Mais um triste episódio veio à tona essa semana e expôs uma história de dor, recheada por vários tipos de violência contra uma mulher. A atriz Klara Castanho, de 21 anos, foi estuprada, engravidou e escolheu parir a criança e entregá-la à adoção consciente (amparada pela lei). Foi vítima de uma extrema desumanidade através de comentários cruéis do tribunal dos “donos da verdade” que impera na internet, onde em geral todas as premissas partem de um ponto comum: a ignorância perversa. Resultado: o linchamento virtual provocou uma onda de todos os tipos de violência contra a jovem já tão exposta.

A tortura psicológica sofrida por Klara não ocorreu apenas através do estupro, ela se manifesta em forma de constrangimentos quando a violentada precisa vir à público expor sua intimidade. Arguida por uma imprensa descompromissada e por especialistas da área da saúde desprovidos de ética, moral, caráter e profissionalismo. Um circo de horrores que evidencia traços da cultura de violência machista e autoritária que vivemos em nossa sociedade, onde o corpo da mulher deixa de ser responsabilidade dela.

Dentro do pacote de violências entranhadas neste caso doloroso, podemos citar: a violência física caracterizada pelo estupro; a violência moral; a violência da exposição e violação da intimidade; a violência dos julgamentos nas redes sociais (praça pública para as execuções); a violência psicológica, principalmente, por não ter condições emocionais de exercer a maternidade e com isso precisar entregar a criança para adoção; a violência da intolerância; a violência da falta de empatia e acolhimento, que colocam a vítima no papel de culpada.
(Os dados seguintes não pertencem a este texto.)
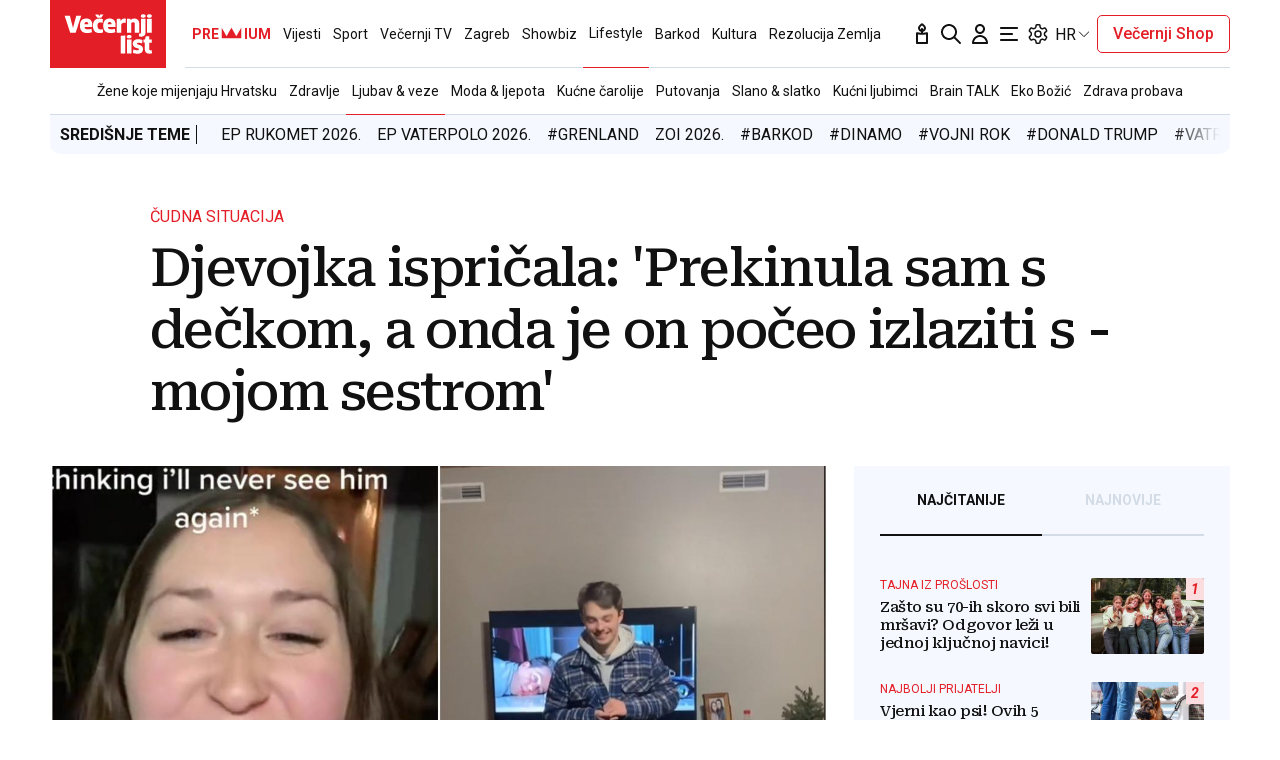

--- FILE ---
content_type: text/html; charset=utf-8
request_url: https://traffic.styria.hr/v2/feed/1799/vl_vijesti_partnerski_clanak_redesign?custom_css=%2F%2Fwww.vecernji.hr%2Fstatic%2Fvlredesign%2Fcss%2Ftes.css
body_size: 1119
content:
<!DOCTYPE html>

<html lang="hr">

    <head>
        <meta charset="UTF-8">

        
    
    <link rel="stylesheet" href="//www.vecernji.hr/static/vlredesign/css/tes.css?v=20221220">
    
    <script src="/static/vecernji/js/iframeResizer.contentWindow.min.js"></script>


        <title>24sata</title>

    </head>
    <body class="" >

        
    <div class="grid">
        
            <div class="grid__item">
                <article class="card">
                    <a class="card__link" href="https://www.24sata.hr/lifestyle/10-zenskih-recenica-od-kojih-se-muskarcima-dize-kosa-na-glavi-1014031?utm_source=Vecernji.hr&amp;utm_medium=Widget&amp;utm_campaign=Partnerski+portali" onclick="ga('send', 'event', 'S vecernji.hr', 'Na 24sata.hr', 'https://www.24sata.hr/lifestyle/10\u002Dzenskih\u002Drecenica\u002Dod\u002Dkojih\u002Dse\u002Dmuskarcima\u002Ddize\u002Dkosa\u002Dna\u002Dglavi\u002D1014031');" title="10 ženskih rečenica od kojih se muškarcima &#x27;diže kosa na glavi&#x27;" target="_blank">
                        <div class="card__visual">
                            <div class="card__image">
                                <div class="image ">
                                    <img src="/media/images/7/76fe1a15fe3628834d9537887ed291b3.jpg" alt="10 ženskih rečenica od kojih se muškarcima &#x27;diže kosa na glavi&#x27;">
                                </div>
                            </div>
                        </div>
                        <div class="card__text ">
                            <div class="card__headline">
                                24sata
                            </div>
                            <h3 class="card__title">
                                10 ženskih rečenica od kojih se muškarcima &#x27;diže kosa na glavi&#x27;
                            </h3>
                        </div>
                    </a>
                </article>
            </div>
        
            <div class="grid__item">
                <article class="card">
                    <a class="card__link" href="https://www.24sata.hr/lifestyle/evo-kako-rade-ducani-u-nedjelju-1054561?utm_source=Vecernji.hr&amp;utm_medium=Widget&amp;utm_campaign=Partnerski+portali" onclick="ga('send', 'event', 'S vecernji.hr', 'Na 24sata.hr', 'https://www.24sata.hr/lifestyle/evo\u002Dkako\u002Drade\u002Dducani\u002Du\u002Dnedjelju\u002D1054561');" title="Evo kako rade dućani u nedjelju" target="_blank">
                        <div class="card__visual">
                            <div class="card__image">
                                <div class="image ">
                                    <img src="/media/images/a/aae0e97c64cad50d5107326a63069e69.jpg" alt="Evo kako rade dućani u nedjelju">
                                </div>
                            </div>
                        </div>
                        <div class="card__text ">
                            <div class="card__headline">
                                24sata
                            </div>
                            <h3 class="card__title">
                                Evo kako rade dućani u nedjelju
                            </h3>
                        </div>
                    </a>
                </article>
            </div>
        
            <div class="grid__item">
                <article class="card">
                    <a class="card__link" href="https://www.24sata.hr/sport/uzivo-transferi-zimski-prijelazni-rok-1097408?utm_source=Vecernji.hr&amp;utm_medium=Widget&amp;utm_campaign=Partnerski+portali" onclick="ga('send', 'event', 'S vecernji.hr', 'Na 24sata.hr', 'https://www.24sata.hr/sport/uzivo\u002Dtransferi\u002Dzimski\u002Dprijelazni\u002Drok\u002D1097408');" title="UŽIVO Transferi: Istra dovodi važnog igrača Lokomotive? As Liverpoola odlazi u Tottenham" target="_blank">
                        <div class="card__visual">
                            <div class="card__image">
                                <div class="image ">
                                    <img src="/media/images/b/b41dd35c7743c5d428b232fab8f15431.jpg" alt="UŽIVO Transferi: Istra dovodi važnog igrača Lokomotive? As Liverpoola odlazi u Tottenham">
                                </div>
                            </div>
                        </div>
                        <div class="card__text ">
                            <div class="card__headline">
                                24sata
                            </div>
                            <h3 class="card__title">
                                UŽIVO Transferi: Istra dovodi važnog igrača Lokomotive? As Liverpoola odlazi u Tottenham
                            </h3>
                        </div>
                    </a>
                </article>
            </div>
        
            <div class="grid__item">
                <article class="card">
                    <a class="card__link" href="https://www.24sata.hr/sport/raspored-i-ljestvica-hnl-a-svih-utakmica-europe-i-kupa-2025-2026-1058128?utm_source=Vecernji.hr&amp;utm_medium=Widget&amp;utm_campaign=Partnerski+portali" onclick="ga('send', 'event', 'S vecernji.hr', 'Na 24sata.hr', 'https://www.24sata.hr/sport/raspored\u002Di\u002Dljestvica\u002Dhnl\u002Da\u002Dsvih\u002Dutakmica\u002Deurope\u002Di\u002Dkupa\u002D2025\u002D2026\u002D1058128');" title="Raspored i ljestvica HNL-a, svih utakmica Europe i Kupa 25/26." target="_blank">
                        <div class="card__visual">
                            <div class="card__image">
                                <div class="image ">
                                    <img src="/media/images/4/409e59d23a120f051e5bf661f2c0a54f.jpg" alt="Raspored i ljestvica HNL-a, svih utakmica Europe i Kupa 25/26.">
                                </div>
                            </div>
                        </div>
                        <div class="card__text ">
                            <div class="card__headline">
                                24sata
                            </div>
                            <h3 class="card__title">
                                Raspored i ljestvica HNL-a, svih utakmica Europe i Kupa 25/26.
                            </h3>
                        </div>
                    </a>
                </article>
            </div>
        
    </div>


    </body>
</html>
Enfim, fato é que, para quem vive do consumo das matérias sensacionalistas despejadas nos meios de comunicação, em alguns dias ou semanas, essa tragédia será apenas mais um mero episódio de violência. Porém, para a atriz, sua família e, futuramente, para essa criança, as marcas emocionais de tamanha dor, sem dúvida alguma, perdurarão para toda uma vida.
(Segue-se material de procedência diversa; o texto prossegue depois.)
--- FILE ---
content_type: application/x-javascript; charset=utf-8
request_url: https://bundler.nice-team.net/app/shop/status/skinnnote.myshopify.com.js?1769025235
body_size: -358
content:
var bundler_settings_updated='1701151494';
Esse comportamento de ódio, julgamentos e empatia reversa, provoca, instala e ativa o pior que existe no ser humano, além de desencadear na vítima marcas psicológicas, em muitos casos, irreversíveis, devido à coerção psicológica sofrida pelos perversos. Sem contar que o estupro sofrido pela atriz também atinge sua liberdade e seu estado psíquico emocional, uma vez que seu direito de escolha pela privacidade também foi violado e desrespeitado.

A grande verdade é que as vítimas de abusos físicos, morais ou psicológicos precisam e devem receber acolhimento empático, sem julgamentos. Além disso, o acompanhamento psicoterápico também é de suma importância para reconstruir e ressignificar abismos provocados pela insegurança e pelo medo. Elevar a autoestima e empoderar o indivíduo a acreditar que a vida continua, apesar de toda exposição e violação da intimidade.

Enfim, mesmo em meio à dor, Klara teve um ato de extrema coragem que foi entregar a criança para que possa receber afeto e se desenvolver emocionalmente em outro lar. Visto que, a adoção, em casos de estupro, não é considerada abandono de incapaz. No entanto, a falta de informação, a ignorância e a maldade cruel fazem com que pessoas que deveriam proteger e ajudar, usem da fragilidade da vítima para se promover, ignorando o fato de que, maternar não é o único papel da mulher. Infelizmente, o que aconteceu com a atriz é mais uma triste constatação de que vivemos em uma sociedade carente de amor, de proteção, de valores, de caráter e de informação. E enquanto não virar uma prática humana, exercer a empatia e exterminar o falso direito de julgar o outro, ainda veremos vítimas de violência e abusos arrastando correntes eternas e colecionando feridas e marcas por toda a vida.